Nearly two weeks on and the Budget is still niggling. George Osborne doesn’t just walk out into the political motorway without looking left and right and Britain doesn’t spend weeks debating pasties as if we’re all in Carry On Class War. And yet, here we are and the only explanation I can come up with is the 50 per cent tax rate and its links back into the debate about welfare and “responsibility”.
The fiscal arguments for the 50p rate are as slight as those for the household benefit cap: on the OBR scoring, neither of them add up to half of one per cent of Britain’s deficit this year. Both have been justified by the idea that solidarity runs from the very richest to those on the furthest periphery of society: when everyone is suffering from say, higher VAT and lower tax credits, these measures are supposed to show that no one has escaped without a bit of pain.
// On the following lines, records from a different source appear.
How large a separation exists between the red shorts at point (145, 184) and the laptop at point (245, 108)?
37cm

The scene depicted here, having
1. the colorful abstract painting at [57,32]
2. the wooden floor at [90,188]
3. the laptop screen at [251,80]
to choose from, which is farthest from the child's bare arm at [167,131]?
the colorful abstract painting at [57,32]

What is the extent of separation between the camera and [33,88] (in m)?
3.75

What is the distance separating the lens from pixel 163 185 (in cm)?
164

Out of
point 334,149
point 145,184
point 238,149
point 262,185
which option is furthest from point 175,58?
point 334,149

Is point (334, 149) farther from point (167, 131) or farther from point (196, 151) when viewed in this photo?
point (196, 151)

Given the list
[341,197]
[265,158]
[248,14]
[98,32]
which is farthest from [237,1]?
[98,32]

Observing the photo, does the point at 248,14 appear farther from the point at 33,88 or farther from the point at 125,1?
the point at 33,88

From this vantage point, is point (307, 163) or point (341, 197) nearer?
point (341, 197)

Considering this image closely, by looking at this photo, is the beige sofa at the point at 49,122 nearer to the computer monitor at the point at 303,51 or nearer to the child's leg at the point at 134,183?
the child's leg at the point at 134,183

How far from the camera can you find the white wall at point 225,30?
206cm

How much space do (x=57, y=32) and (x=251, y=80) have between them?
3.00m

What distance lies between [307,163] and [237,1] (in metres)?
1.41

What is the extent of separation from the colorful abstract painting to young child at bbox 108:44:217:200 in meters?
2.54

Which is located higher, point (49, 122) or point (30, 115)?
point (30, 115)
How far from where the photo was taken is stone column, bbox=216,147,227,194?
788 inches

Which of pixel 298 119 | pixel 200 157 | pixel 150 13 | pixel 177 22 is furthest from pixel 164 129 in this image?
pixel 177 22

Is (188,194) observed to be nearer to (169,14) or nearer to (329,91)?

Except the political debate hasn’t been dominated by what the majority are losing in higher taxes and lower spending – it has been dominated precisely by the policies that have no impact on the majority. Instead, we have already paid an extra £7 billion a year in tax because of George Osborne’s policy decisions and done so while giving him a better rating on the economy than his Labour opponents. The extra taxes announced in this Budget are a shadow of those announced earlier in the Coalition’s lifetime and no one will get a smaller cheque this month than they did last. Part of the explanation for the Treasury’s poor tactics in announcing them must have been an assumption that, looking at that scorecard, they’ve persuaded the country to swallow much more bitter tasting medicine and without complaint.
Cross-breeding allusions we could say this is the curious case of the goose that didn’t hiss when it was plucked: while benefit caps and 50p rates produced cacophonies, tax rises have been met with relative silence. However badly people thought the Government was doing it, a consistent 55 to 60 per cent of us thought that cutting spending to reduce the deficit was “necessary” and I suspect a similar score would be found if a similar question made reference to the tax rises that took place in 2011.
The big change this month was cutting the 50p rate and no one on the Government side was able to make the case that reducing the 50p rate was an urgent necessity, even if they could argue it was in the UK’s long term economic interests. Outside the fortifications of that necessity argument, George Osborne suddenly looked exposed and vulnerable.
While the fiscal cases are marginal, this does suggest that there might be a more interesting political case for both the 50p rate and the benefit cap policies. They aren’t proof that we are all in this together, they are proof that we are still in charge. The we here is the bulk of the population on five figure salaries and not dependent on benefits. Despite the forced choices of a global economy and a national debt, this is still our show. And what could better prove who is in charge than demonstrating the ability to bloody mindedly pursue a decision, creating a huge outcry, even when it doesn’t raise us a great deal of money?
That’s not a glorious justification for either policy. But when the world economy makes people feel they aren’t in control, maybe proofs of this kind are needed for the majority to tolerate enough income inequality for some growth and enough tax for some social justice. And by suggesting that we are not, in fact, in charge, George Osborne’s Budget has let us off the hook: if we aren’t running this place, we can moan about pasties and not feel the slightest bit conflicted about it.